“Who Needs Harvard“, by Gregg Easterbrook. A former Fellow at the Brookings Institution answers this question aptly: you don’t. I have blogged on this topic several times, and it always comes back to the student. Going to college is more important than where one goes to college.
Did you know that half of our national Senators went to “state” schools? Ohio State, Chico, Utah State, Oregon State and so on and so forth? Did you know that only 4 of the Fortune 500 CEOs went to “elites”? Did you know that Steven Spielberg was rejected by UCLA and USC film schools? (He went to UC Long Beach).
Easterbrook writes, “… getting into Princeton isn’t a life-or-death matter hit home years ago for Loren Pope, then the education editor of The New York Times. For his 1990 book, Looking Beyond the Ivy League, Pope scanned Who’s Who entries of the 1980s, compiling figures on undergraduate degrees. (This was at a time when Who’s Who was still the social directory of American distinction—before the marketing of Who’s Who in Southeastern Middle School Girls’ Tennis and innumerable other spinoffs.) Pope found that the schools that produced the most Who’s Who entrants were Yale, Harvard, Princeton, Chicago, and Caltech; that much conformed to expectations. But other colleges near the top in Who’s Who productivity included DePauw, Holy Cross, Wabash, Washington and Lee, and Wheaton of Illinois. Pope found that Bowdoin, Denison, Franklin & Marshall, Millsaps, and the University of the South were better at producing Who’s Who entrants than Georgetown or the University of Virginia, and that Beloit bested Duke.
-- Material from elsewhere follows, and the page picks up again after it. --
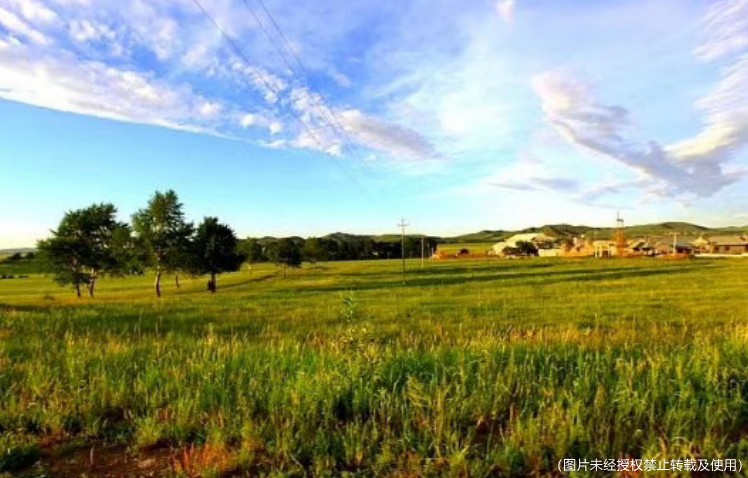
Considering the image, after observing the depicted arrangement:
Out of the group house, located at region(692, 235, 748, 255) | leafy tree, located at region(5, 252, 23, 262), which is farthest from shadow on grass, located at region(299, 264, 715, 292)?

These findings helped persuade Pope that the glamour schools were losing their status as the gatekeepers of accomplishment. Today Pope campaigns for a group of forty colleges that he considers nearly the equals of the elite, but more personal, more pleasant, less stress-inducing, and—in some cases, at least—less expensive. Institutions like Hope, Rhodes, and Ursinus do not inspire the same kind of admissions lust as the Ivies, but they are places where parents should feel very good about sending their kids. (A list of the well-regarded non-elite colleges Pope champions can be found at www.ctcl.com.)”
Don’t worry if you don’t get in to the gotta get in. I assure you, you will do just fine, and maybe even better! Go to a college that fits you, and you will thrive.